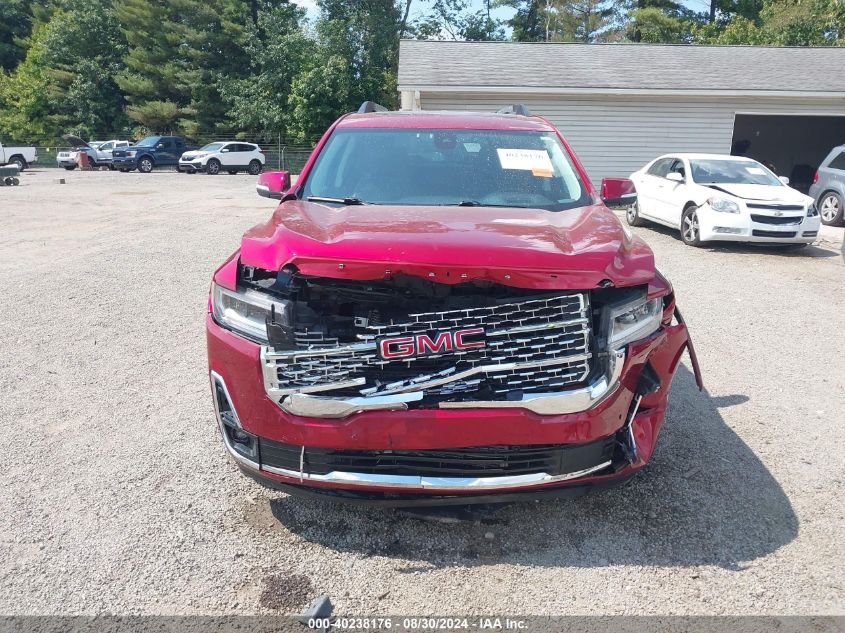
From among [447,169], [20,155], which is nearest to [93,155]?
[20,155]

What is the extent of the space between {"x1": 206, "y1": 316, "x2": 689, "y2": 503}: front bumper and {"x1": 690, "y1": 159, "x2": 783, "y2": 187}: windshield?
30.3 feet

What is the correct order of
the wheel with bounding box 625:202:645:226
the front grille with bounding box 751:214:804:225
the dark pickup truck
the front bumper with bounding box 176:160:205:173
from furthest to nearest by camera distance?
the dark pickup truck → the front bumper with bounding box 176:160:205:173 → the wheel with bounding box 625:202:645:226 → the front grille with bounding box 751:214:804:225

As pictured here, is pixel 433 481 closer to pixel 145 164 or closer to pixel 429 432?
pixel 429 432

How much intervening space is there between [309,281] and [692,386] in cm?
329

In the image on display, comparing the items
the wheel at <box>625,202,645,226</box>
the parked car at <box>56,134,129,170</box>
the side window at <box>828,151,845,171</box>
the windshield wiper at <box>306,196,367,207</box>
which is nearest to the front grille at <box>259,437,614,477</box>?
the windshield wiper at <box>306,196,367,207</box>

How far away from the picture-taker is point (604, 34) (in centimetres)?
4578

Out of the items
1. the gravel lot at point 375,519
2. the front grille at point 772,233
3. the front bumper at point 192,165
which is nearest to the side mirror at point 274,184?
the gravel lot at point 375,519

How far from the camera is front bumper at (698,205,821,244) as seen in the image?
9906mm

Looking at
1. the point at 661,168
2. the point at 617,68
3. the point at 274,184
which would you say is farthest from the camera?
the point at 617,68

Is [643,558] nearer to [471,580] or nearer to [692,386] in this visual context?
[471,580]

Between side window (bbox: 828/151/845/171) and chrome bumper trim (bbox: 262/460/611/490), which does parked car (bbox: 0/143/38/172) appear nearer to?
side window (bbox: 828/151/845/171)

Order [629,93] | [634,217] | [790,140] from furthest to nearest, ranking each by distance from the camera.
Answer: [790,140] < [629,93] < [634,217]

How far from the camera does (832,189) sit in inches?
503

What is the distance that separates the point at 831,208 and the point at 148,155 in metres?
27.8
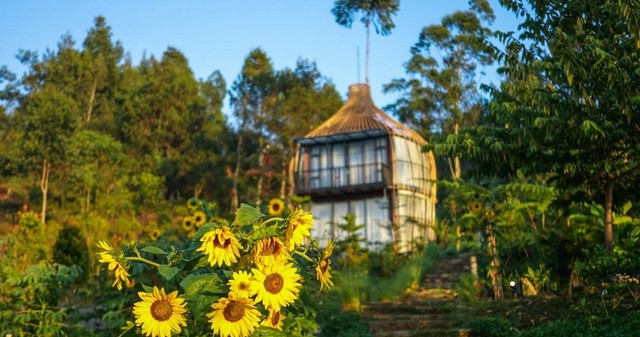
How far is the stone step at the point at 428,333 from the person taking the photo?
24.8 ft

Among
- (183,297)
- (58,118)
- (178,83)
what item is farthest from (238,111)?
(183,297)

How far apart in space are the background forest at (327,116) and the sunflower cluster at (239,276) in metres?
2.09

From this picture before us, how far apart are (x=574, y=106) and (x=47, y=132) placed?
2120cm

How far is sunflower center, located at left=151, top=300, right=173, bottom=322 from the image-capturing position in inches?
105

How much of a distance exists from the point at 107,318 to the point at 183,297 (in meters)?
3.42

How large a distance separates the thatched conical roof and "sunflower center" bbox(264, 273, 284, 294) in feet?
65.7

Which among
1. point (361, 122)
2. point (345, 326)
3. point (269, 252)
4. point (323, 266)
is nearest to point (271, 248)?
point (269, 252)

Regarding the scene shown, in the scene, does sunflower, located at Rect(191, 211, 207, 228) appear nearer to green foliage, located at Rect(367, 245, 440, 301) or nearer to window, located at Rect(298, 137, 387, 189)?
green foliage, located at Rect(367, 245, 440, 301)

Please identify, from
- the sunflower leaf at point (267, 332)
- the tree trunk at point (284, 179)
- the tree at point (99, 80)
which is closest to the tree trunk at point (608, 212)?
the sunflower leaf at point (267, 332)

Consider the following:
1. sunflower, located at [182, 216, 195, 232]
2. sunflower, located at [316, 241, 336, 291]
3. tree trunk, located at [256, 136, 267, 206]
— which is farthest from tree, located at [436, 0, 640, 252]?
tree trunk, located at [256, 136, 267, 206]

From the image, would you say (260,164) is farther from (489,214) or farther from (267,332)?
(267,332)

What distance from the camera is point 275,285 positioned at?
2.75 meters

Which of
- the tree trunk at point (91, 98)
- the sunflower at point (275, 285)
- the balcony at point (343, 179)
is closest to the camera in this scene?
the sunflower at point (275, 285)

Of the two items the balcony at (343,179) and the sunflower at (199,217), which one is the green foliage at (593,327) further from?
the balcony at (343,179)
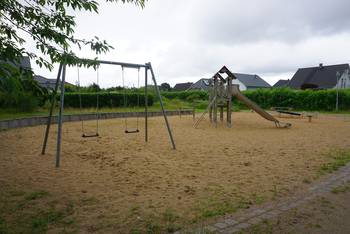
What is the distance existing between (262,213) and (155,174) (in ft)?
7.71

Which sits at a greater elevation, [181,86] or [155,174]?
[181,86]

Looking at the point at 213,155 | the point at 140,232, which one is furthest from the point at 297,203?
the point at 213,155

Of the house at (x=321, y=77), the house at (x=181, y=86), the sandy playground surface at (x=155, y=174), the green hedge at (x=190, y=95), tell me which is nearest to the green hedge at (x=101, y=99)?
the sandy playground surface at (x=155, y=174)

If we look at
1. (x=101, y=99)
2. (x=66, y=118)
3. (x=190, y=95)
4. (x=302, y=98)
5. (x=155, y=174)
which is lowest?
(x=155, y=174)

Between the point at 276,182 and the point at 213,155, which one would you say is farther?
the point at 213,155

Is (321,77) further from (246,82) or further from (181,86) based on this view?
(181,86)

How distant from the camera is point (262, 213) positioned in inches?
143

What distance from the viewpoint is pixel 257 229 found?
3180 mm

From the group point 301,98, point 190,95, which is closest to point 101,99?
point 190,95

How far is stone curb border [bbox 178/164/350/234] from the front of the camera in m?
3.19

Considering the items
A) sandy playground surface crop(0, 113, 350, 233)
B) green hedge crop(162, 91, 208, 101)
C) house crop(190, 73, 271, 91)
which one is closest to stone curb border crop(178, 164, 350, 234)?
sandy playground surface crop(0, 113, 350, 233)

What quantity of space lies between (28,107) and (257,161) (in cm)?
1372

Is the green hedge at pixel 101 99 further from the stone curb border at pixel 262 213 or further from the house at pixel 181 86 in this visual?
the house at pixel 181 86

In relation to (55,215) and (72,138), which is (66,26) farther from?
(72,138)
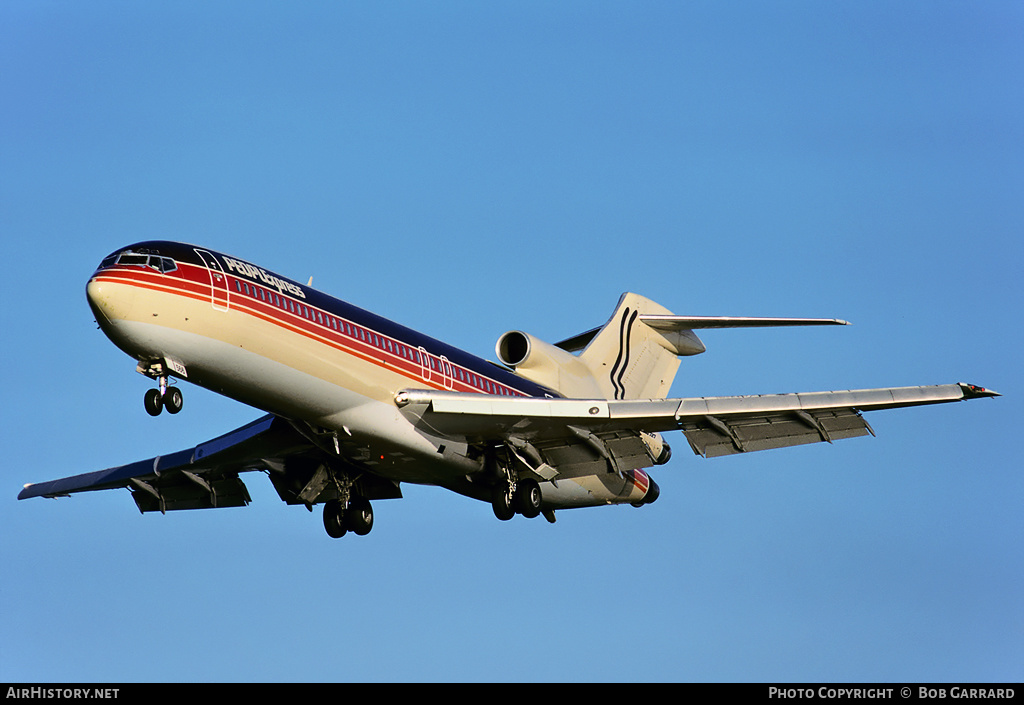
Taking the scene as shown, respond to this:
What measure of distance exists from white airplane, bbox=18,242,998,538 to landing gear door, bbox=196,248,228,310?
0.04 meters

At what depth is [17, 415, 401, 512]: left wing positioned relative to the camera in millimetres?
31000

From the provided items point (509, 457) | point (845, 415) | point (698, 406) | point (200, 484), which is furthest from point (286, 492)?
point (845, 415)

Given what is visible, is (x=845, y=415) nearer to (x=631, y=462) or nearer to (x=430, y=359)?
(x=631, y=462)

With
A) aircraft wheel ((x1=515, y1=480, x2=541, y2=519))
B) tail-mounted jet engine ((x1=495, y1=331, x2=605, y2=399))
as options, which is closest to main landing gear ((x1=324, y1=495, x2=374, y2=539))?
aircraft wheel ((x1=515, y1=480, x2=541, y2=519))

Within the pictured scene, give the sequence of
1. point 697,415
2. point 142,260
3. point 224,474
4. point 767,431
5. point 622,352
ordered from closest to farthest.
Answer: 1. point 142,260
2. point 697,415
3. point 767,431
4. point 224,474
5. point 622,352

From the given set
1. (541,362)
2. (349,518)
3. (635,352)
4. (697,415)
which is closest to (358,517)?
(349,518)

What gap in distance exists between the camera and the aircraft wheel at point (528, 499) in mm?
30516

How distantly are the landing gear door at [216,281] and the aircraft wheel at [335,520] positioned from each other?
24.9ft

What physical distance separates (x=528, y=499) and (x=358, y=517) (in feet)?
13.0

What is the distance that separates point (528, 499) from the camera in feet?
100

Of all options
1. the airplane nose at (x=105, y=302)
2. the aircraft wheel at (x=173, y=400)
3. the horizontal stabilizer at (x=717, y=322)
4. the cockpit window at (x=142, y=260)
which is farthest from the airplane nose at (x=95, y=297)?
the horizontal stabilizer at (x=717, y=322)

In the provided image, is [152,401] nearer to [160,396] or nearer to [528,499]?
[160,396]

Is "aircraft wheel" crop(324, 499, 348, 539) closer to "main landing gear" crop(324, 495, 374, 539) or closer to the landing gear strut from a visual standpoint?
"main landing gear" crop(324, 495, 374, 539)
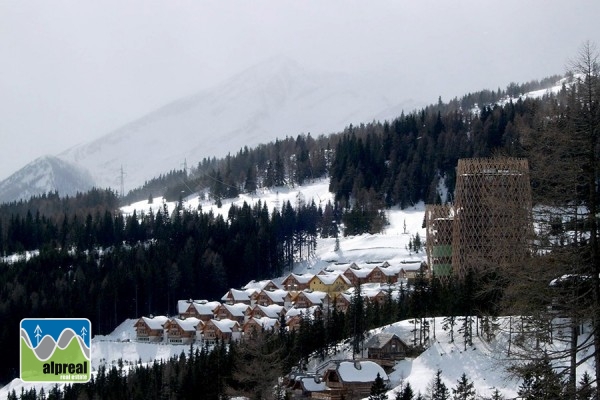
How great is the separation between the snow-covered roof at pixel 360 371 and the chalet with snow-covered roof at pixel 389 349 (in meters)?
3.77

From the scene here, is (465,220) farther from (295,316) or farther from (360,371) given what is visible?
(360,371)

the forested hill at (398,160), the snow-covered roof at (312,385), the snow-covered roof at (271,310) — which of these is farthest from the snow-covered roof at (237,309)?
the forested hill at (398,160)

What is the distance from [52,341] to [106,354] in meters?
76.7

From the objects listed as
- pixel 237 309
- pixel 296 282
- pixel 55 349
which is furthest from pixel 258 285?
pixel 55 349

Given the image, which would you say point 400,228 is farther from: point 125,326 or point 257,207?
point 125,326

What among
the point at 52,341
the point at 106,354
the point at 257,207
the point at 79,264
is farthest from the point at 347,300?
the point at 52,341

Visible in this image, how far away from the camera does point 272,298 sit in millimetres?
106688

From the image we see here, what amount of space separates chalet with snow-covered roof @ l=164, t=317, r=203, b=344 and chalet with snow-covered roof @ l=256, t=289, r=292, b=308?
11523mm

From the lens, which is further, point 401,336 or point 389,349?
point 401,336

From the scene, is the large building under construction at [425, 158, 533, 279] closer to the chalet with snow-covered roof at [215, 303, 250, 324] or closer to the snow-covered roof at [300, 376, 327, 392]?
the snow-covered roof at [300, 376, 327, 392]

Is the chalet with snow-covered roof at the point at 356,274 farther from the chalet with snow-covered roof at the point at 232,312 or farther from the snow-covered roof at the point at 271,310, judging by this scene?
the chalet with snow-covered roof at the point at 232,312

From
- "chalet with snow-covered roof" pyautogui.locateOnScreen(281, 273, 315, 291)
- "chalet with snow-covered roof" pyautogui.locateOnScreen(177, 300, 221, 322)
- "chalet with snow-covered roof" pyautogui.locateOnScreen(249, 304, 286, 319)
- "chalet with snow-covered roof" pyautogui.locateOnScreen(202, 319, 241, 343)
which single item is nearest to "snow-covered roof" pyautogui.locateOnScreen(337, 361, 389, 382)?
"chalet with snow-covered roof" pyautogui.locateOnScreen(202, 319, 241, 343)

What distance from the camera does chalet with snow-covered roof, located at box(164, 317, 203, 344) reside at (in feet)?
317

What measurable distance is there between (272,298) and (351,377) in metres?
51.5
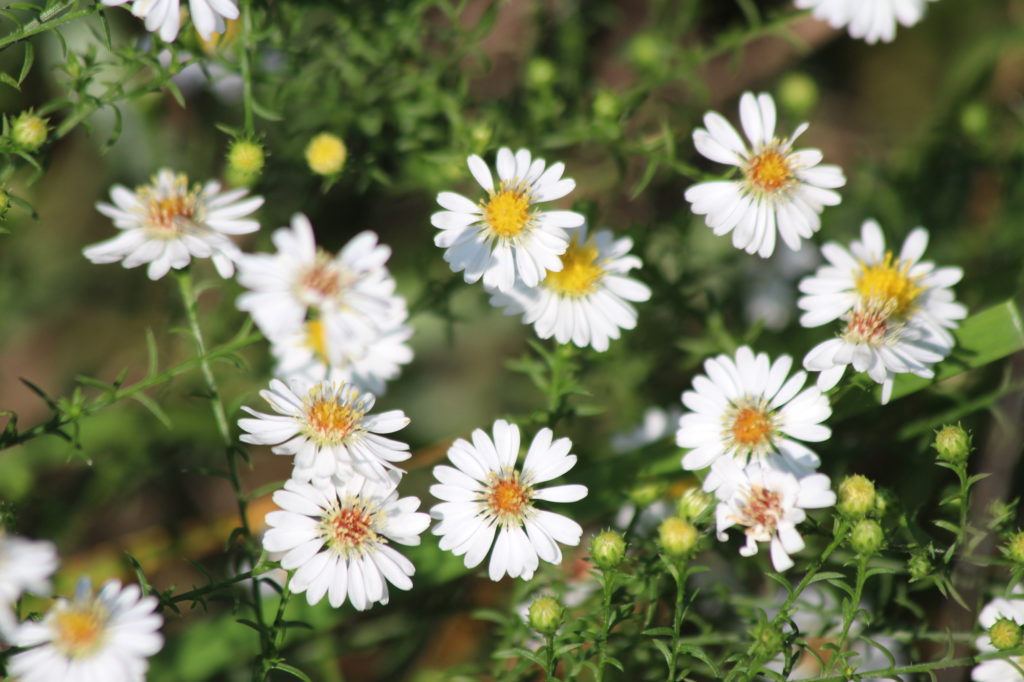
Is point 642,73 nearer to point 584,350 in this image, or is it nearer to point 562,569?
point 584,350

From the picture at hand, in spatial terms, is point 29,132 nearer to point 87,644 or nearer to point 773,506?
point 87,644

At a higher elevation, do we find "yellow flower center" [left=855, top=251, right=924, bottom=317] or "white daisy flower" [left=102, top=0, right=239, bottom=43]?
"white daisy flower" [left=102, top=0, right=239, bottom=43]

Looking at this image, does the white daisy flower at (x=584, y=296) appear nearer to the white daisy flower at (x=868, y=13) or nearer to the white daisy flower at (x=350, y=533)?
the white daisy flower at (x=350, y=533)

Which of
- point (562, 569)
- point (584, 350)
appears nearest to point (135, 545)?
point (562, 569)

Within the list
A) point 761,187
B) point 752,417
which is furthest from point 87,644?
point 761,187

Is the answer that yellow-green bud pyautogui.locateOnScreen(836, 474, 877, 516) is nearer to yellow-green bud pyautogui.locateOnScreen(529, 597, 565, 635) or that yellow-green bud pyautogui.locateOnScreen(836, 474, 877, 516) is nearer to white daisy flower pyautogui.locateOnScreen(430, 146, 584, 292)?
yellow-green bud pyautogui.locateOnScreen(529, 597, 565, 635)

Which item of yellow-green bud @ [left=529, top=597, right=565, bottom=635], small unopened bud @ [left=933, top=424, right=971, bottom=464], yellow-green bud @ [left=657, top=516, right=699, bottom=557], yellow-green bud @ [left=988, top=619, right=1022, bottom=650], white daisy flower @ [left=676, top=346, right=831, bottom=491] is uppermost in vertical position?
white daisy flower @ [left=676, top=346, right=831, bottom=491]

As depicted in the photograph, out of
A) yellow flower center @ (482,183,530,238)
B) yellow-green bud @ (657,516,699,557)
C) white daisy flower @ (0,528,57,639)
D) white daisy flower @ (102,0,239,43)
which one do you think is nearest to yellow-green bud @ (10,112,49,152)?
white daisy flower @ (102,0,239,43)

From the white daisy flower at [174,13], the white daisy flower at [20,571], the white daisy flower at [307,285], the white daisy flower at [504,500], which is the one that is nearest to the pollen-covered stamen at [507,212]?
the white daisy flower at [307,285]
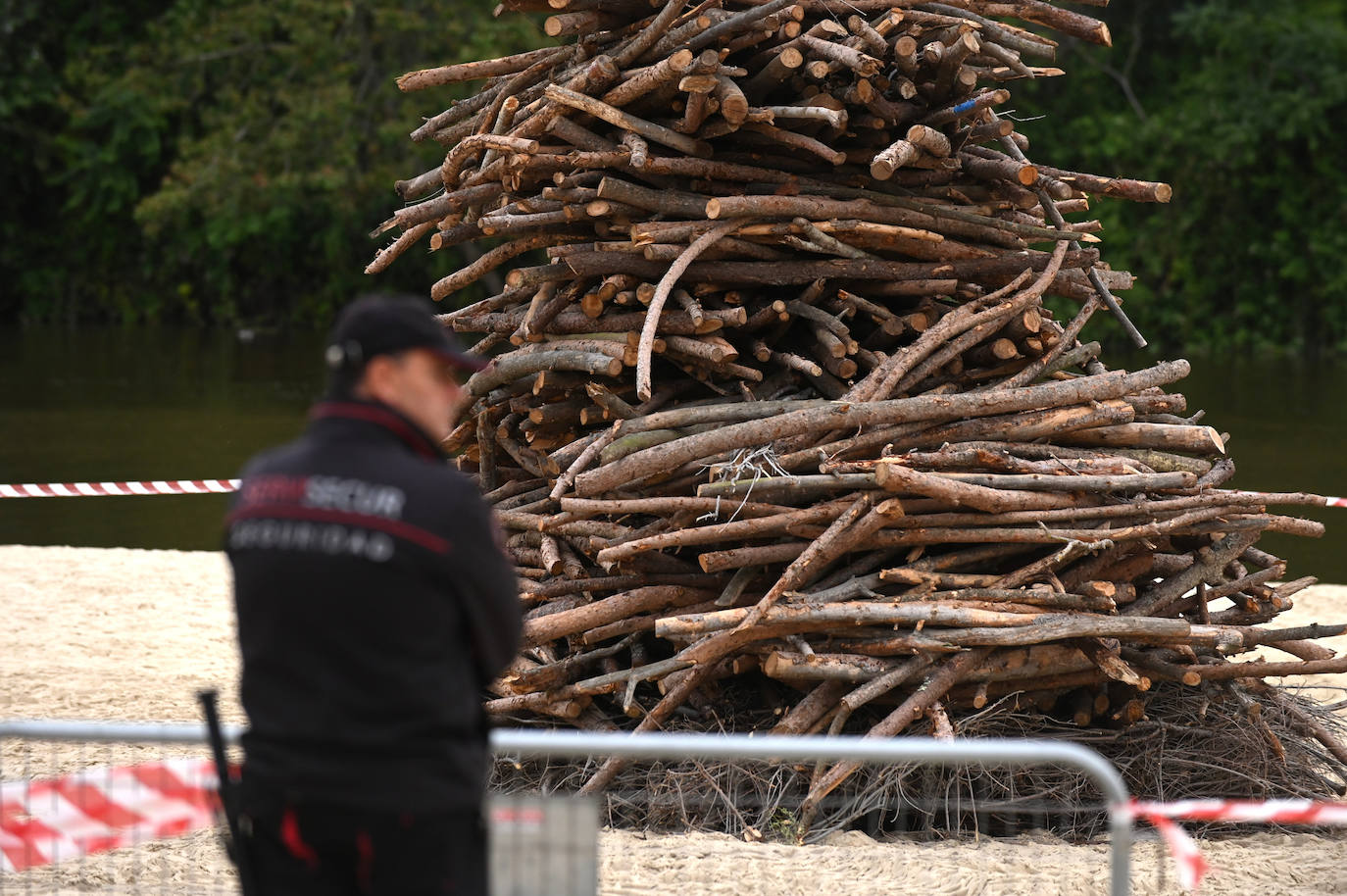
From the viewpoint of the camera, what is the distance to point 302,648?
2625 millimetres

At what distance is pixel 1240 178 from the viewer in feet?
102

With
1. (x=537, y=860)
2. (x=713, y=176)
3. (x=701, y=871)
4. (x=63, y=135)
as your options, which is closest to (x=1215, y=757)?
(x=701, y=871)

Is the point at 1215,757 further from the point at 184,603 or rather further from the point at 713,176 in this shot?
the point at 184,603

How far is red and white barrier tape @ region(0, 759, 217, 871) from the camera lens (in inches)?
160

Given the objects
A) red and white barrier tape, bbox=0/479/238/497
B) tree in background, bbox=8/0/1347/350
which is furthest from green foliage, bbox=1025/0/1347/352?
red and white barrier tape, bbox=0/479/238/497

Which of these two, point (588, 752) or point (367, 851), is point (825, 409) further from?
point (367, 851)

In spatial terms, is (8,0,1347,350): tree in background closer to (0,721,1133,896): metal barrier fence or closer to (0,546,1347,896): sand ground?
(0,546,1347,896): sand ground

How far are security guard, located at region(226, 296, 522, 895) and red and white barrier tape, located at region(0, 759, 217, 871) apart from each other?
1285 millimetres

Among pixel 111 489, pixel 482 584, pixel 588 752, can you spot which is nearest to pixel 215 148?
pixel 111 489

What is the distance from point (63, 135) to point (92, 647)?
28.8m

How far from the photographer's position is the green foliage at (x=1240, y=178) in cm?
2969

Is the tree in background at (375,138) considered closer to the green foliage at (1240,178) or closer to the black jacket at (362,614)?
the green foliage at (1240,178)

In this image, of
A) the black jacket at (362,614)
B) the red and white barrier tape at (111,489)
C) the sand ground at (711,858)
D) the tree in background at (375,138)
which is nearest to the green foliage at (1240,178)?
the tree in background at (375,138)

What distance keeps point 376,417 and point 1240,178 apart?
3106cm
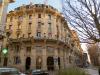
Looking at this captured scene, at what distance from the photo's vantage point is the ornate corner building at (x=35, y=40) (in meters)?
37.4

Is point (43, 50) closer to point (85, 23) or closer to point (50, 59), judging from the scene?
point (50, 59)

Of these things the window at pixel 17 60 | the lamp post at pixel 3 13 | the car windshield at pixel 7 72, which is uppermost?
the lamp post at pixel 3 13

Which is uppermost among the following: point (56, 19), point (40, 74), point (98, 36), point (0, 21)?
point (56, 19)

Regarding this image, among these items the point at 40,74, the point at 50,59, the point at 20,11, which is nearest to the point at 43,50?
the point at 50,59

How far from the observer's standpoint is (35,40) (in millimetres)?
37938

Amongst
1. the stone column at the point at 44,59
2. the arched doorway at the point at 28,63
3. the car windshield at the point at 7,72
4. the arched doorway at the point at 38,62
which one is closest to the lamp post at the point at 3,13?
the arched doorway at the point at 28,63

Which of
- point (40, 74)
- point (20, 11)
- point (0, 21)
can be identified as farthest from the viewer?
point (20, 11)

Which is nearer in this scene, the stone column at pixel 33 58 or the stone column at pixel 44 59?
the stone column at pixel 44 59

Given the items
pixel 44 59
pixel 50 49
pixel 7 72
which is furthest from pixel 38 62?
pixel 7 72

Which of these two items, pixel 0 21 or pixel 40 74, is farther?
pixel 0 21

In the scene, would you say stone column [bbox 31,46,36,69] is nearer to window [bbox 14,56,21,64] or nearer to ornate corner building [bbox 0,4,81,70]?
ornate corner building [bbox 0,4,81,70]

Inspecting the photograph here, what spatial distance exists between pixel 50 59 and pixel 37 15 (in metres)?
11.1

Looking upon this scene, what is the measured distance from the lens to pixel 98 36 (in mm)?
9984

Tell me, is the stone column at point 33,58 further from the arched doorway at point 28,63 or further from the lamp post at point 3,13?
the lamp post at point 3,13
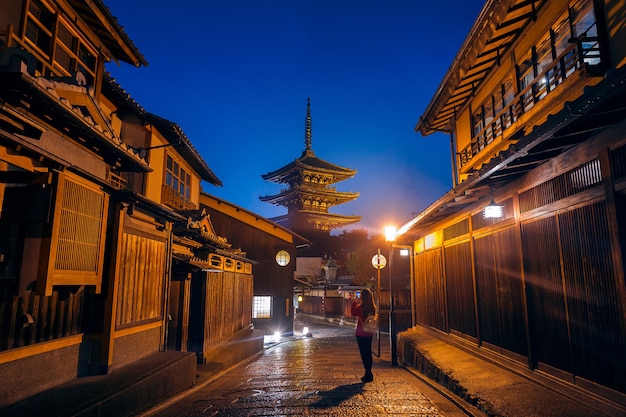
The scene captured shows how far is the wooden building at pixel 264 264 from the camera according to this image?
27.5 metres

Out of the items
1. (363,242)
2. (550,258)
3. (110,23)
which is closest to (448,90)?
(550,258)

■ ■ ■ ■ ■

Verilerde "Which of these two items, pixel" ifadesinin geçtiği satırdan başlayıp verilerin sonuna kadar uzanan satırları, boş satırları atlayarak, "No" ve "Satır" sütunlarından oluşan bir Markdown tablosu biçiminde yeniden yazın. "No" sütununa sıra numarasını, "Satır" sütununa satırın kendisini yazın; resimleri tabloya almayın.

| No | Satır |
|---|---|
| 1 | Which of these two items, pixel 0 21 or pixel 40 74, is farther? |
| 2 | pixel 0 21 |
| 3 | In the scene, would you say stone column [bbox 31,46,36,69] is nearer to window [bbox 14,56,21,64] or nearer to ornate corner building [bbox 0,4,81,70]? |
| 4 | ornate corner building [bbox 0,4,81,70] |
| 5 | Inspecting the photograph here, what spatial distance exists between pixel 50 59 and pixel 37 15 (in metres)? |
| 6 | 11.1 |
| 7 | Looking upon this scene, what is the measured distance from the lens to pixel 98 36 (in mm)? |
| 8 | 9984 |
| 9 | Tell me, is the stone column at point 33,58 further from the arched doorway at point 28,63 or further from the lamp post at point 3,13? |
| 10 | the lamp post at point 3,13 |
| 11 | The scene captured shows how far is the wooden building at pixel 264 264 from the camera according to this image? |
| 12 | 27.5 metres |
| 13 | Out of the items |
| 14 | 1. (363,242) |
| 15 | 2. (550,258) |
| 16 | 3. (110,23) |
| 17 | which is closest to (448,90)? |
| 18 | (550,258) |